* START Data provided *

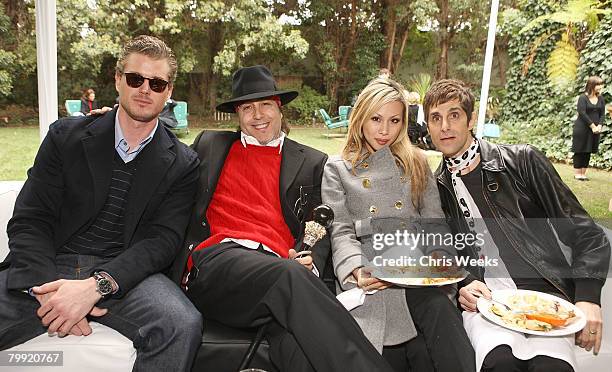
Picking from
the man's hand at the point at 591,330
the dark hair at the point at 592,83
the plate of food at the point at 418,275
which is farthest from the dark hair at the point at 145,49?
the dark hair at the point at 592,83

* END Data provided *

● **Description of the task**
Present every line of the material above as a Markdown table with the columns Line No. and Content, skipping blank lines and omitting the pictures.

● **Written answer**
| Line No. | Content |
|---|---|
| 1 | Picking from |
| 2 | the man's hand at the point at 591,330 |
| 3 | the dark hair at the point at 592,83 |
| 4 | the plate of food at the point at 418,275 |
| 5 | which is farthest from the dark hair at the point at 145,49? |
| 6 | the dark hair at the point at 592,83 |